My latest column for The Huffington Post reflects one of my great frustrations about today’s politics: The absence too often of rational, civil dialogue. I try to explain why so many disaffected Americans — particularly those in the Tea Party — don’t accept many incontrovertible facts at the center of policy debates, and how the rest of us can become more engaged to dilute the influence of extremism and misguided politics.
Here’s an excerpt:
One of the critical lessons from the debt ceiling debacle is not to underestimate the Tea Party’s influence on Washington policymakers.
But perhaps even more alarming was the strikingly willful disdain many Tea Party activists demonstrated towards some of the rationally indisputable facts at the center of the policy debate.
I saw this phenomenon firsthand on the virtual pages of this very website. Last week, frustrated by my failure to find my teenage daughter a simple explanation of the budget crisis online, I decided to pen one myself. My column, Debt Ceiling for Dummies, was an attempt to provide a dispassionate, non-partisan guide to the sometimes archaic, and often complex, subject matter associated with the credit default debate. As a former state Treasurer and CFO, I hoped to share what I’ve learned from a myriad of experiences dealing with concepts like debt limits and credit ratings.
But as is far too typical in today’s blogosphere, my article provoked an avalanche of bitter invective in the comments section of this site, my own blog, and even my personal Facebook page. I was called a “liar,” a “fraud,” even an intimate of the international conspiracy to fool real Americans and rob them of their hard-earned savings.

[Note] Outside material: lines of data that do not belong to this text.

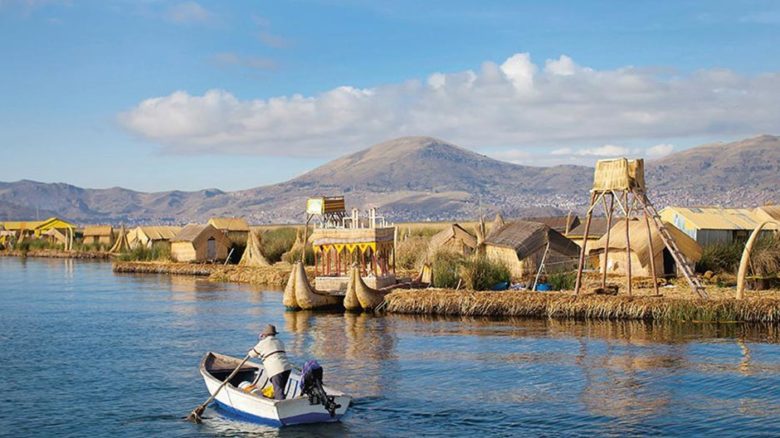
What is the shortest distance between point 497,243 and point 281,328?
12293mm

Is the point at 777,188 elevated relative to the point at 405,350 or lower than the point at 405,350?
elevated

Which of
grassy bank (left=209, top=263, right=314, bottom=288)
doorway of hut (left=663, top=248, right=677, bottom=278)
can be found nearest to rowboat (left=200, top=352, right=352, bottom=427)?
doorway of hut (left=663, top=248, right=677, bottom=278)

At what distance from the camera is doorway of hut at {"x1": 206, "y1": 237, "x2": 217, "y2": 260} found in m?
55.9

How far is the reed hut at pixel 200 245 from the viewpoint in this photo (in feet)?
181

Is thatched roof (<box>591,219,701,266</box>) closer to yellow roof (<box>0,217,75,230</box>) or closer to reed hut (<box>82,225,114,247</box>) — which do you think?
reed hut (<box>82,225,114,247</box>)

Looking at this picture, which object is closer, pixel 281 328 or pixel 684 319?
pixel 684 319

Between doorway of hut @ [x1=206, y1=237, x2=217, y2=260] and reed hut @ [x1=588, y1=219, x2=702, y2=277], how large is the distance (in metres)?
27.8

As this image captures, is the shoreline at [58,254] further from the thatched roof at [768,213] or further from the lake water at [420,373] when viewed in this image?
the thatched roof at [768,213]

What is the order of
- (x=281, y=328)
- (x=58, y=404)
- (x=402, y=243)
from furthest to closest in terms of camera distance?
(x=402, y=243) < (x=281, y=328) < (x=58, y=404)

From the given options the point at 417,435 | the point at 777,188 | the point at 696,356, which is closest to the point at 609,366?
the point at 696,356

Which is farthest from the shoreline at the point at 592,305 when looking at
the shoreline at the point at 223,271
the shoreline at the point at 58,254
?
the shoreline at the point at 58,254

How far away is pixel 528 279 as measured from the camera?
35.1 m

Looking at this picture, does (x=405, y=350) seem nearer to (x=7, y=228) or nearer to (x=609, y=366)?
(x=609, y=366)

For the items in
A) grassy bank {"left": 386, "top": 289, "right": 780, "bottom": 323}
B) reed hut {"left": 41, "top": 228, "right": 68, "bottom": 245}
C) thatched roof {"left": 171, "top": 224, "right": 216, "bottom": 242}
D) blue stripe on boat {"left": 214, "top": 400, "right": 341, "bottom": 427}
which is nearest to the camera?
blue stripe on boat {"left": 214, "top": 400, "right": 341, "bottom": 427}
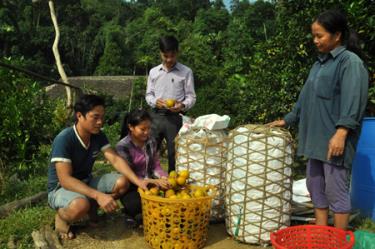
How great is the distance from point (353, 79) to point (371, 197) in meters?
1.36

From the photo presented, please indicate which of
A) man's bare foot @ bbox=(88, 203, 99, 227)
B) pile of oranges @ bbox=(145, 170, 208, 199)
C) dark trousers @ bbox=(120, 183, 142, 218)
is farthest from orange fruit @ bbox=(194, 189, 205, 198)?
man's bare foot @ bbox=(88, 203, 99, 227)

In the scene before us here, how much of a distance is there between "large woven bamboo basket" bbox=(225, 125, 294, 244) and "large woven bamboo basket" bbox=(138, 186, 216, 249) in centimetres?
27

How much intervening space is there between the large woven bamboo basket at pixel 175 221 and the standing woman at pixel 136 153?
0.43 meters

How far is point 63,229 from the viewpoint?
343 cm

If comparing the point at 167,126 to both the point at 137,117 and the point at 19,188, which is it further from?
the point at 19,188

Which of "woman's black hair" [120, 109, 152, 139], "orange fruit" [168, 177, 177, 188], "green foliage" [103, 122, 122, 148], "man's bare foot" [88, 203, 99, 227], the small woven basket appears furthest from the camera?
"green foliage" [103, 122, 122, 148]

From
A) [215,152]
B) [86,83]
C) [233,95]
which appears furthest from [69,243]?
[86,83]

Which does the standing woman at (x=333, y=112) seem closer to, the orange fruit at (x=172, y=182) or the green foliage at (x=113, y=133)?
the orange fruit at (x=172, y=182)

My more than two decades of politics taught me not to take any of the criticism personally. But it’s hard not to be flustered when a not-so-insignificant segment of the body politic refuses to accept the incontrovertible fact that lifting the debt ceiling honors the debts we’ve already incurred through our prior spending, and does not require higher levels of future spending or borrowing. Or that the inevitable U.S. credit downgrade that would result from a failure to lift the ceiling would inarguably worsen our national debt problems by dramatically increasing the cost of borrowing.